Questions on the material:
1 - Could you write out the post on token sampling word for word, starting with "That is due" and going on through "sliver of chance."?
2 - Would you carry on the post about token sampling, picking up after its last sentence?

Passage to read:
>>>

If you were to actually examine the logits, the logprobs after softmax, you would have seen on GPT-3 models that the results were always the same. Something about the optimization of OpenAI models after or the hardware it runs on produces some variance in the output values between runs, a fraction of a percentage when examining the top probabilities.
Perhaps what you are wondering, though, is why you get significantly different responses each time.
That is due to token sampling.
The result of language inference is a certainty score assigned to each token in the the model language dictionary (token encoder). One could simply pick the top result for every token that is generated. However, it was discovered that such an output actually isn’t very natural or human.
Instead, the total scores are combined into a normalized probability distribution, where the sum of all certainties = 1.0, or 100%. Imagine a roulette wheel where the slot for “The
” is wide because it is well predicted for a generation, while the token “zzarella
” is a poor way to start a sentence, and gets an infinitesimal sliver of chance.

<<<

Stored data:
>>>

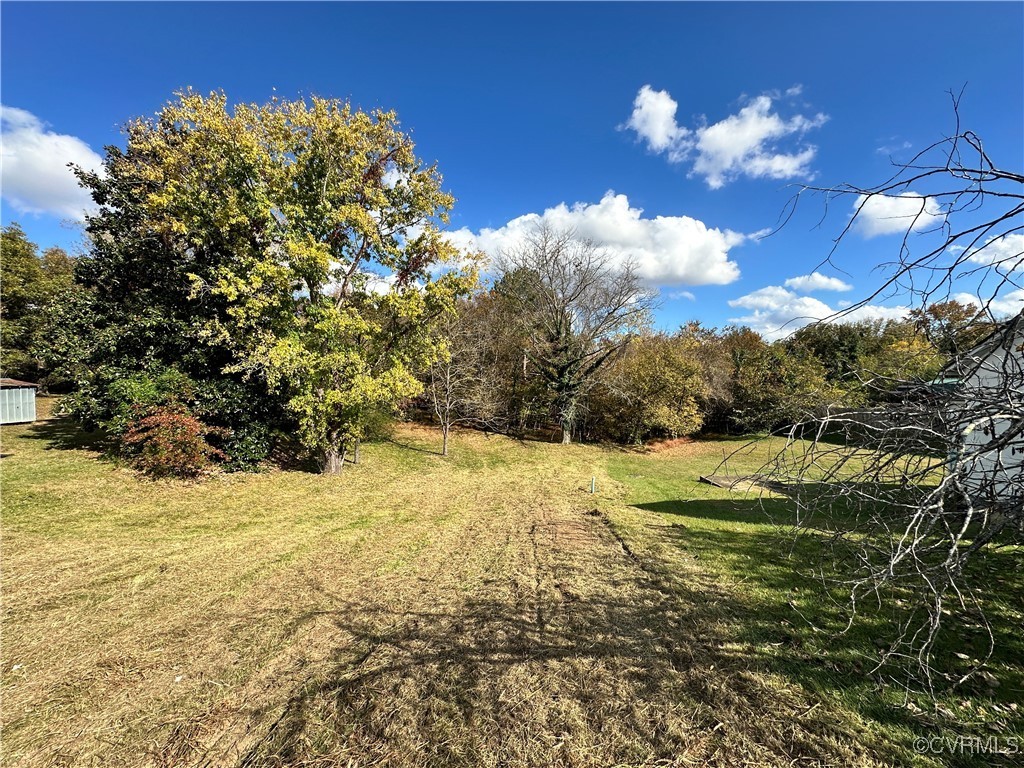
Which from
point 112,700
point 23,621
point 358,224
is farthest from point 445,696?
point 358,224

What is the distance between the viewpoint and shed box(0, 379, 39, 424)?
427 inches

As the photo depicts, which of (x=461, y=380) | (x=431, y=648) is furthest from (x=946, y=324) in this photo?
(x=461, y=380)

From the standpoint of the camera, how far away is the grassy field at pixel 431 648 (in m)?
2.56

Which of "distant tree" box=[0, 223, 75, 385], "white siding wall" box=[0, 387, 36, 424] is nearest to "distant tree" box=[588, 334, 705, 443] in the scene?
"white siding wall" box=[0, 387, 36, 424]

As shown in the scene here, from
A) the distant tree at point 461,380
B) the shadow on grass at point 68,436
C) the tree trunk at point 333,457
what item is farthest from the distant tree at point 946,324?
the shadow on grass at point 68,436

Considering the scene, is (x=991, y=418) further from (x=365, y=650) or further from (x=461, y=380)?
(x=461, y=380)

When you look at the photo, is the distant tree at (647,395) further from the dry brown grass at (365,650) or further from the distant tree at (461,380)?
the dry brown grass at (365,650)

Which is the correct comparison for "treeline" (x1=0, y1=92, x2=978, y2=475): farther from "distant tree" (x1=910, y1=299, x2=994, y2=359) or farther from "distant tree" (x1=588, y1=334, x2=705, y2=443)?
"distant tree" (x1=588, y1=334, x2=705, y2=443)

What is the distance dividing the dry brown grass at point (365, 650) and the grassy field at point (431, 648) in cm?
2

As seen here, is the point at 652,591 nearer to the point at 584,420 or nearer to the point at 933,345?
the point at 933,345

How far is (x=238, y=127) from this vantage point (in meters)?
8.48

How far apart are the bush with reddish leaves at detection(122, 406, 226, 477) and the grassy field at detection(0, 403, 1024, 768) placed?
1.13 m

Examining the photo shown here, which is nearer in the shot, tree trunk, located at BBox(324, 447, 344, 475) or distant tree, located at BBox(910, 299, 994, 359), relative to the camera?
distant tree, located at BBox(910, 299, 994, 359)

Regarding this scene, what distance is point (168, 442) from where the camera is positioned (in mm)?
8180
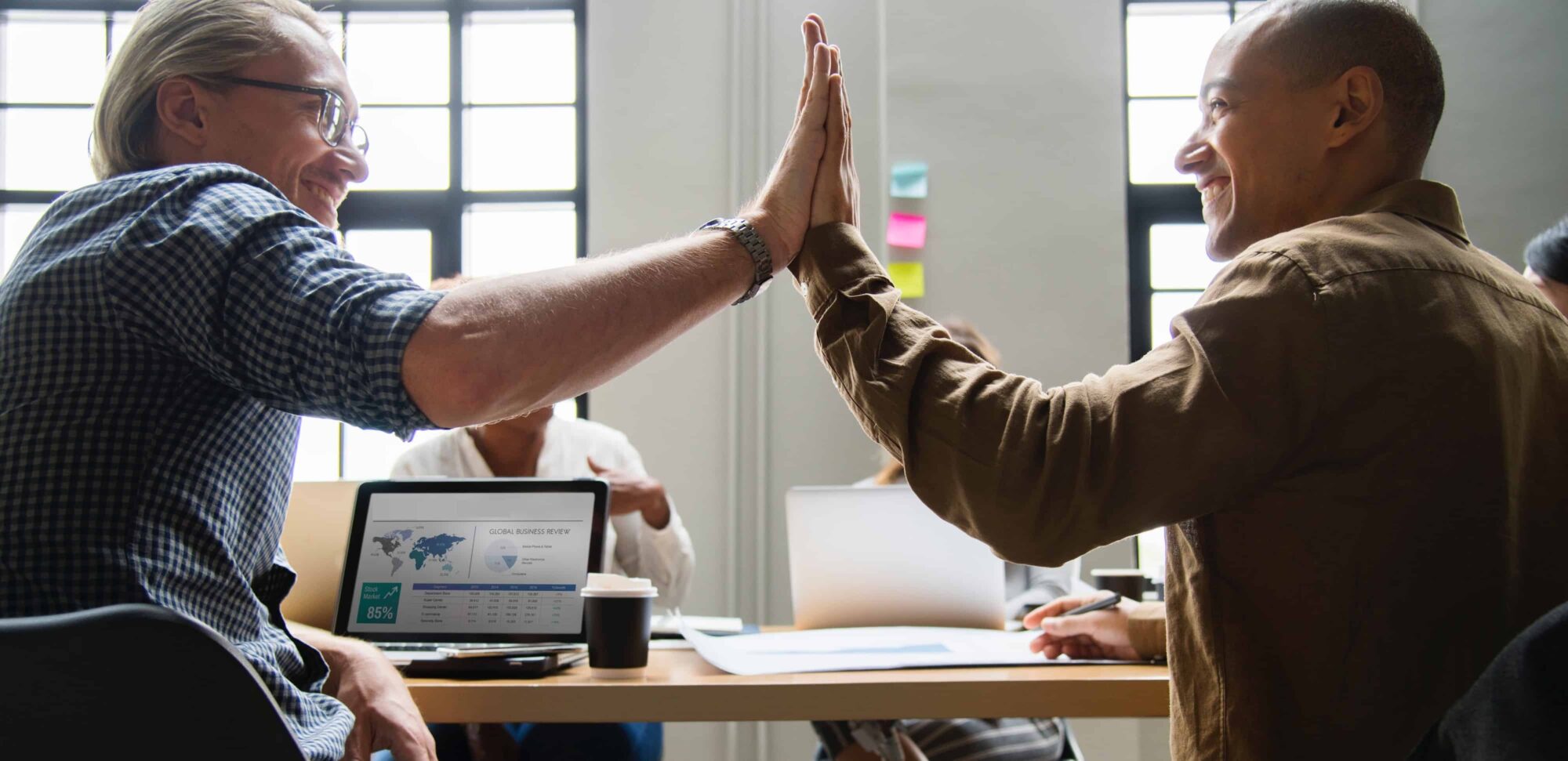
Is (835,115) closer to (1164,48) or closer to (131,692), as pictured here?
(131,692)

<<<

Answer section:
1 -
That is due to token sampling.
The result of language inference is a certainty score assigned to each token in the the model language dictionary (token encoder). One could simply pick the top result for every token that is generated. However, it was discovered that such an output actually isn’t very natural or human.
Instead, the total scores are combined into a normalized probability distribution, where the sum of all certainties = 1.0, or 100%. Imagine a roulette wheel where the slot for “The
” is wide because it is well predicted for a generation, while the token “zzarella
” is a poor way to start a sentence, and gets an infinitesimal sliver of chance.

2 -
Thus in any trial you have words appearing with direct relation to the model’s prediction of likelihood at that position.
The direct correlation of certainty to probability can be altered with the sampling parameters top_p, and temperature.
Top-p is performed first. When it is set under 1.0, the least probable tokens in the tail of probability space are eliminated. 0.9 would allow only those that occupy the top 90% of probability mass.
Temperature then is a weighting, where reducing the value increases the mass of the most likely, and a high number can make values more equal.
In this manner, you can get a creative-sounding but not robotic AI, and with your own use of the sampling parameters, you can reduce some unlikely choices.